I read in Newsday that Jordon’s new parliment has rejected a couple of women’s rights laws – they turned down women’s right to get a divorce, and also came out against harsh penalties for “honor killings” of women. Why? Because the laws would “encouraged family disintegration.”
Oddly enough, that’s pretty much the exact same reason Maggie Gallagher and her fellow-travelers oppose gay marriage. And by Maggie’s logic, the anti-woman Jordanians are correct (I’m not even certain that Maggie disagrees with Islamic fundamentalists who oppose what Maggie calls “unilateral divorce”). Maggie’s argument comes down to a kind of social “precautionary principle” – unless we can say for certain that the overall effects of a change to any important social institution will not be negative, we should not change that institution. It is not that Maggie has anything against gay people; rather, she thinks the risk to society if gays have equal rights is too great:
But if we accept Maggie’s logic, we must conclude that no change to marriage, historically, has ever been justified. Giving women the right to divorce could, in theory, lead to higher divorce rates (and probably will in practice, if Jordon’s women ever get equal rights). Discouraging honor killings of women could, in theory, lead to greater promiscuity and adultery. Allowing blacks and whites to marry could, in theory, have discouraged racists from marrying and thus degraded marriage – just as Maggie argues allowing gay marriage will discourage homophobes from marrying today. Outlawing rape within marriage could have degraded marriage by giving women new grounds for divorce. Etc, etc.
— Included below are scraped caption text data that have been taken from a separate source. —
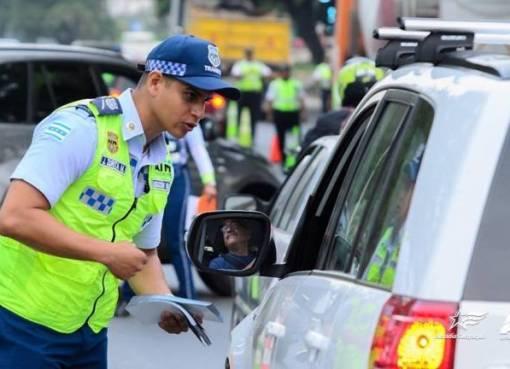 Con el aumento del sueldo básico, el valor de las multas por infracciones de tránsito varió, así lo informó Transvial. EP.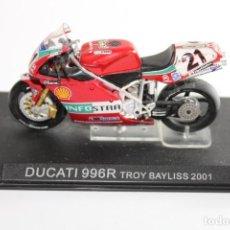 Motos a escala: DUCATI 996R TROY BAYLISS 2001. Lote 205192116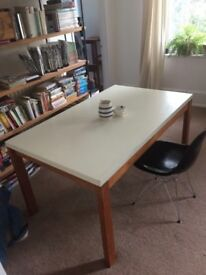 Gordon Russell Mid Century Dining Table. 4-6 Person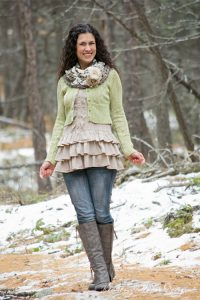 "Pattern – ""Sashay Around"" Easy Crochet Cowl"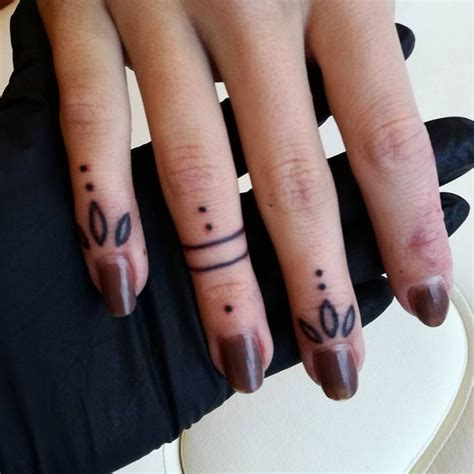tattoo on finger small 25 best ideas about finger tattoos on pinterest small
In each of these cases – in the United States, at least – it was eventually decided that social justice is too important to put off indefinitely because of purely theoretical future harms to marriage. And, in retrospect, most of us feel that’s a good thing; we prefer non-racist marriage laws, we prefer women to have equal rights, and – in the near future, I believe – we will prefer gays to have equal rights, too.